Moving from a Web of documents to a Web of data (or of Linked Open Data) is an oft-cited goal in the sciences. The Web of data would allow us to link together disparate information from unrelated disciplines, run powerful queries, and get precise answers to complex, data-driven questions. It's an undoubtedly desirable extension of the way that the existing networks increase the value of documents and computers through connectivity - Metcalfe's Law applied to more complex information and systems.

However, making the Web of data turns out to be a deeply complex endeavor. Data - here, a catchall word covering databases and datasets and generally meaning here information that is gathered in the sciences as a result of either experimental work or environmental observation - require a much more robust and complete set of standards to achieve the same "web" capabilities we take for granted in commerce and culture.

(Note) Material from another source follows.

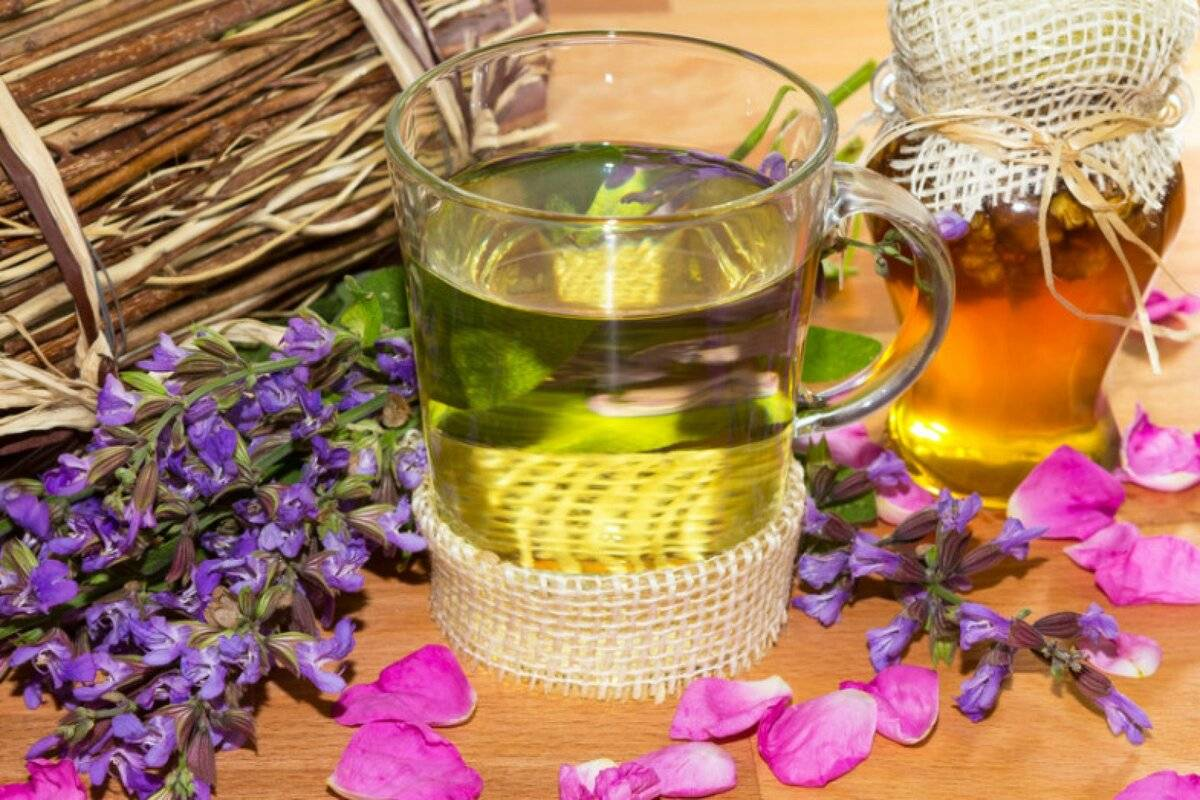 Травы от алкоголизма - рецепты народной медицины для лечения алкоголезависимых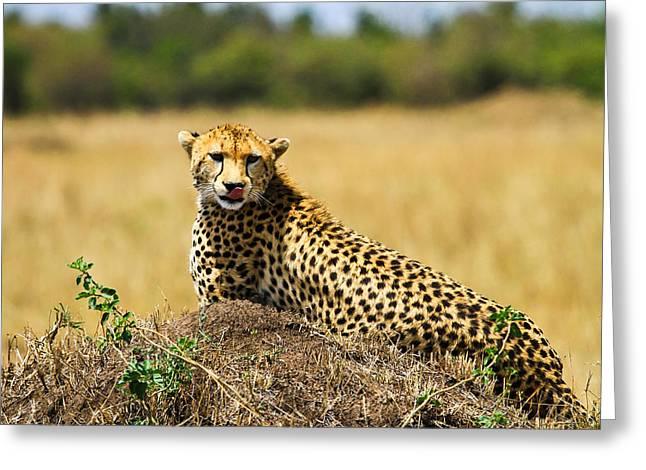 Hunt Pyrography Greeting Cards - Cheetah Greeting Card by Kongsak Sumano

Unlike documents, the ultimate intended reader of most data is a machine. Some classic examples include search engines, analytic software, database back ends, and more. There is simply too much data in production to place people on the front lines of analysis. When data scales easily into the petabytes, we just can't keep up using the existing systems.

This machine-readability requirement is very different from the Web of documents, which was designed to standardize the way information is shown to people. Machine readability means we have to think, early and often, about the level of interoperability in any given chunk of data. "How "connectable" is it to other data?" should be the first question we ask of new data, because the level of effort required to make data connectable post-hoc is significant - frequently unbearable.

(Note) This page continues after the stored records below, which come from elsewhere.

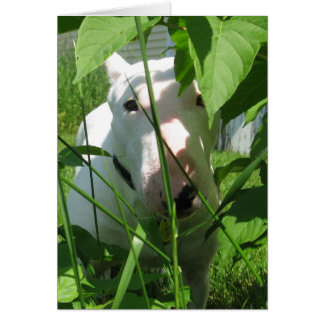 English Bull Terrier Peeking Through the Leaves Card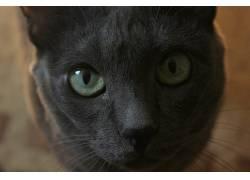 猫,灰色,动物,眼睛,俄罗斯蓝439941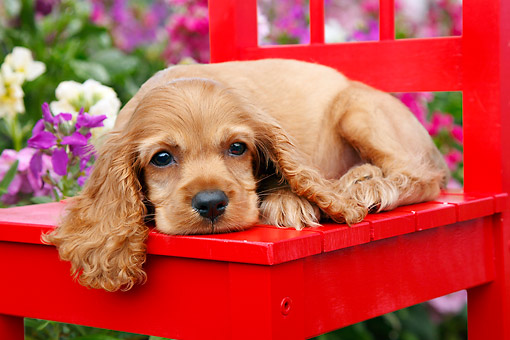 PUP 10 BK0008 01 © Kimball Stock Cocker Spaniel Puppy Laying On Red Chair In Garden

The connectability quotient creates significant pressures to build interoperability deep into the Web of data. It implies a level of rigor in the design of data that understands the intended use of that data is in a network context. Thus, we need to turn ourselves to the concept of interoperability and examine what it means in a data context.

There are three interlocking dimensions to interoperability in data: legal, technical, and semantic. By legal, we mean the contractual and intellectual property rights associated with the data; by technical, the standard systems (especially the computer languages) in which the data is published; and by semantic, the actual meaning of the data itself - what it describes, and how it relates to the broader world.

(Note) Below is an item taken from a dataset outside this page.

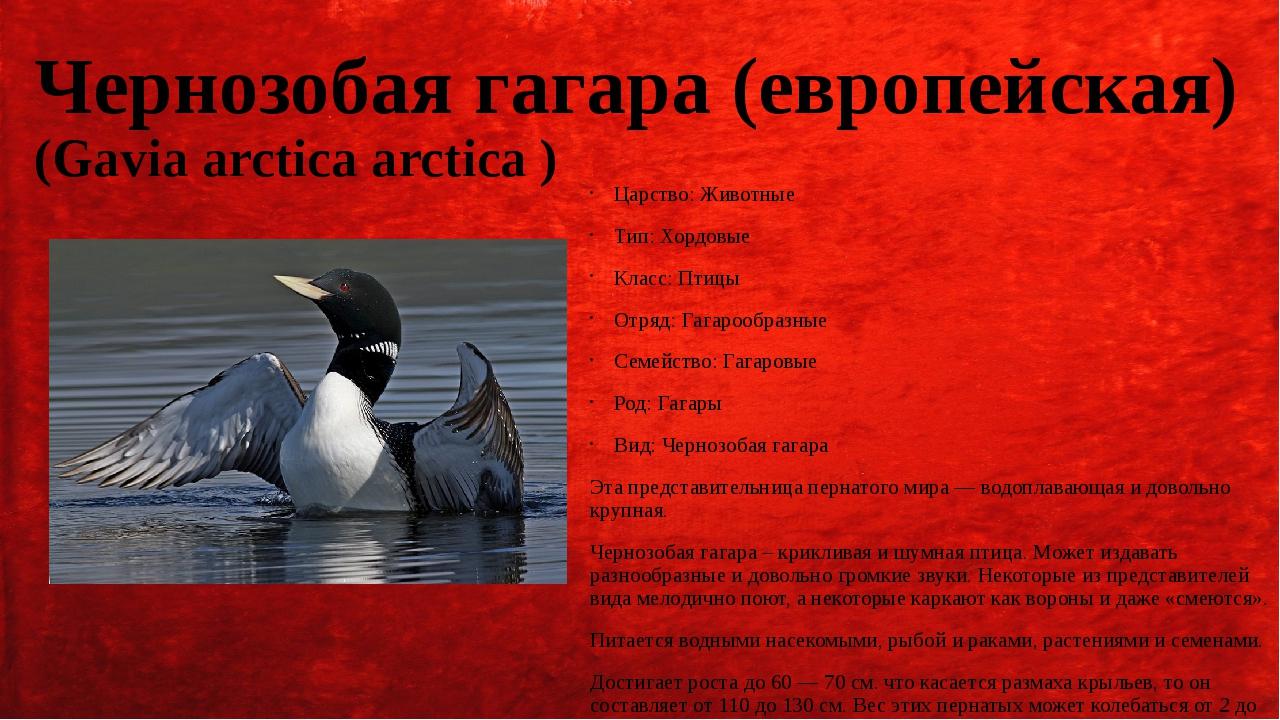 Чернозобая гагара (европейская) (Gavia arctica arctica ) Царство: Животные Ти...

Each of these dimensions is complex on its own. Taken together, the three represent unsolvable complexity. The semantic layer alone requires an almost miraculous level of agreement on "what things mean," and anyone who has witnessed argument among scientists, be they economists of physicists, knows that even apparently simple topics turn contentious over matters as basic as definitions. Consensus on the technical layer is somewhat easier - the existence of the Web and the Semantic Web "stack" of standard technologies has begun to take a leadership position in data networking - but still difficult, long, and open to argument. One of the only opportunities we have is in the legal layer, where we can look to a broad set of successes in legal interoperability through the use of a simple, flat standard: the public domain.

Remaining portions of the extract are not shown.